Provided passage =
+-------+
104th Jäger Division  was an infantry division of the Germany Army in World War II. It was formed in April 1943, by the redesignation of the 704th Infantry Division, which was itself formed in April 1941. The division served in German-occupied Yugoslavia in May 1941 where it took part in anti-partisan and security operations in the Independent State of Croatia. In April 1943, it was reorganized and redesignated the 104th Jäger Division and took part in the Battle of the Sutjeska in June 1943. 
Following the Italian surrender, elements from the division took part in the murder of thousands of Italians from the 33 Infantry Division Acqui in September 1943, on the Greek island of Cefalonia in one of the largest-scale German atrocities to be committed by German Army troops instead of the Waffen SS.

The division surrendered to the Yugoslav Army at Celje in Slovenia in May 1945. Many of the division's survivors, including the commander General Friedrich Stephan, were executed by the Yugoslavs after they had surrendered.
+-------+
(Spatial reasoning question data)
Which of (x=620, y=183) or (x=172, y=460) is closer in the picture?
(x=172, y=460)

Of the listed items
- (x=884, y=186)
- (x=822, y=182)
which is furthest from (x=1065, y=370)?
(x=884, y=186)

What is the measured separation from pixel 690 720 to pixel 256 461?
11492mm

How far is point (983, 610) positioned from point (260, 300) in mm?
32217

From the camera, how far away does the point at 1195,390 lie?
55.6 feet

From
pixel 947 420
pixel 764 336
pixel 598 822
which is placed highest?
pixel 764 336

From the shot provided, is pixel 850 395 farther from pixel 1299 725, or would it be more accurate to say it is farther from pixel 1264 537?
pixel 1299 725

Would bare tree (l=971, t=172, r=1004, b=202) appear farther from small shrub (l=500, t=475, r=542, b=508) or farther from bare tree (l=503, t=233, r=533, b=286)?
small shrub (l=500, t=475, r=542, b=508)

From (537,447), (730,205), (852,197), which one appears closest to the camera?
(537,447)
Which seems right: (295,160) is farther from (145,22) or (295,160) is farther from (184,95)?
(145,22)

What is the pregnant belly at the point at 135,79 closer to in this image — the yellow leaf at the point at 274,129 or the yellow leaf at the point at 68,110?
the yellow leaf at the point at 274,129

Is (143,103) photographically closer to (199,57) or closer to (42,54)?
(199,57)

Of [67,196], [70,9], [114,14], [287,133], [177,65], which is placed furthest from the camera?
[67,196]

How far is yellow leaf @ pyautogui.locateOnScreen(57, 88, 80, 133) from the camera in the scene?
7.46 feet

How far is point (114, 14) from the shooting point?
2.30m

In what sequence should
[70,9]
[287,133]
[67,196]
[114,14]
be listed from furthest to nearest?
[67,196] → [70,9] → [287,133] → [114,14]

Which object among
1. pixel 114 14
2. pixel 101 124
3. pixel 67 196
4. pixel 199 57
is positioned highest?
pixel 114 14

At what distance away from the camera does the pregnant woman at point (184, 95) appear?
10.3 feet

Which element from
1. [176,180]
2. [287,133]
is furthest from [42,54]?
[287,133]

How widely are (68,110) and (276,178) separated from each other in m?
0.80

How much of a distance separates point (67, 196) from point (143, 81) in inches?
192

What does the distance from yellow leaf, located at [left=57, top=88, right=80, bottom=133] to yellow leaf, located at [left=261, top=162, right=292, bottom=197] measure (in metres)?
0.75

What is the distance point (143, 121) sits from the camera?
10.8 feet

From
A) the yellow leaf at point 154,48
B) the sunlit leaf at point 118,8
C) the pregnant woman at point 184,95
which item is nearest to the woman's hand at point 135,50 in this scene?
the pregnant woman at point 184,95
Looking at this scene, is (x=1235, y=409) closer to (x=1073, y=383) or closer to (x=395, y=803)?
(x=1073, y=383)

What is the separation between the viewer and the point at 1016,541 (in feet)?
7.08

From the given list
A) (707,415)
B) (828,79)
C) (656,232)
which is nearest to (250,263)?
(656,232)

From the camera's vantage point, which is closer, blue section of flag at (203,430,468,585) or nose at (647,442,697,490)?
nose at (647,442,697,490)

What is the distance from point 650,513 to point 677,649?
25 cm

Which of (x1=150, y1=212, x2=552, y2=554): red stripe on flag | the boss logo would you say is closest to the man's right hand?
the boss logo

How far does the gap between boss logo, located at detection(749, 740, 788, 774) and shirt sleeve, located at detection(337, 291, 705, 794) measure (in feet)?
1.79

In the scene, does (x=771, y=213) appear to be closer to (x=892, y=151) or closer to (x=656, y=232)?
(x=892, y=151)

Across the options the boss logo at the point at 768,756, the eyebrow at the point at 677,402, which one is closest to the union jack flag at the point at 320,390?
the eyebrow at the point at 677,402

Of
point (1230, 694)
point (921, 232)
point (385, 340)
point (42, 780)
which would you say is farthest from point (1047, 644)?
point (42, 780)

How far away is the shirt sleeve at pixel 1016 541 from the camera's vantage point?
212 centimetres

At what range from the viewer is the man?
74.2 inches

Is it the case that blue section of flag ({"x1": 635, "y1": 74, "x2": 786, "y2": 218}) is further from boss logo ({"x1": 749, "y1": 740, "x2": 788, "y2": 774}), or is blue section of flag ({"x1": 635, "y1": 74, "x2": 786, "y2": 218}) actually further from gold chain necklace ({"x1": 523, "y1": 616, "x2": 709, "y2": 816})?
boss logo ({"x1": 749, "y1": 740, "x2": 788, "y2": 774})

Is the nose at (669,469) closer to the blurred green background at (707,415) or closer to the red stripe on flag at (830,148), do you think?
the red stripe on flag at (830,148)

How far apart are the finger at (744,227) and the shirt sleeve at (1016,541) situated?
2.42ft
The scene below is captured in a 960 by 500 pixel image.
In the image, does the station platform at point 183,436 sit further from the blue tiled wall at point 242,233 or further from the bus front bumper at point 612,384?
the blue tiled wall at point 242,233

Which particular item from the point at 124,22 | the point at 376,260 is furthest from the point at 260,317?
+-------+
Stated task 1 = List each month-and-year date that appears in the passage on the 104th Jäger Division, naming each date once.
Stated task 2 = Output everything in the listing from the line containing "How far does" down to the end of the listing as a JSON list of strings, one string per line, with blank lines omitted.

Worked solution 1 = April 1943, April 1941, May 1941, June 1943, September 1943, May 1945

Worked solution 2 =
[
  "How far does the gap between boss logo, located at detection(749, 740, 788, 774) and shirt sleeve, located at detection(337, 291, 705, 794) measure (in feet)?",
  "1.79",
  "In the scene, does (x=771, y=213) appear to be closer to (x=892, y=151) or closer to (x=656, y=232)?",
  "(x=892, y=151)",
  "Across the options the boss logo at the point at 768,756, the eyebrow at the point at 677,402, which one is closest to the union jack flag at the point at 320,390?",
  "the eyebrow at the point at 677,402",
  "Of",
  "point (1230, 694)",
  "point (921, 232)",
  "point (385, 340)",
  "point (42, 780)",
  "which would you say is farthest from point (1047, 644)?",
  "point (42, 780)",
  "How far away is the shirt sleeve at pixel 1016 541 from the camera's vantage point?",
  "212 centimetres",
  "At what range from the viewer is the man?",
  "74.2 inches",
  "Is it the case that blue section of flag ({\"x1\": 635, \"y1\": 74, \"x2\": 786, \"y2\": 218}) is further from boss logo ({\"x1\": 749, \"y1\": 740, \"x2\": 788, \"y2\": 774}), or is blue section of flag ({\"x1\": 635, \"y1\": 74, \"x2\": 786, \"y2\": 218}) actually further from gold chain necklace ({\"x1\": 523, \"y1\": 616, \"x2\": 709, \"y2\": 816})?",
  "boss logo ({\"x1\": 749, \"y1\": 740, \"x2\": 788, \"y2\": 774})",
  "Is the nose at (669,469) closer to the blurred green background at (707,415) or closer to the red stripe on flag at (830,148), do you think?",
  "the red stripe on flag at (830,148)",
  "How far apart are the finger at (744,227) and the shirt sleeve at (1016,541) situated?",
  "2.42ft",
  "The scene below is captured in a 960 by 500 pixel image.",
  "In the image, does the station platform at point 183,436 sit further from the blue tiled wall at point 242,233 or further from the bus front bumper at point 612,384?",
  "the blue tiled wall at point 242,233",
  "Which particular item from the point at 124,22 | the point at 376,260 is furthest from the point at 260,317?"
]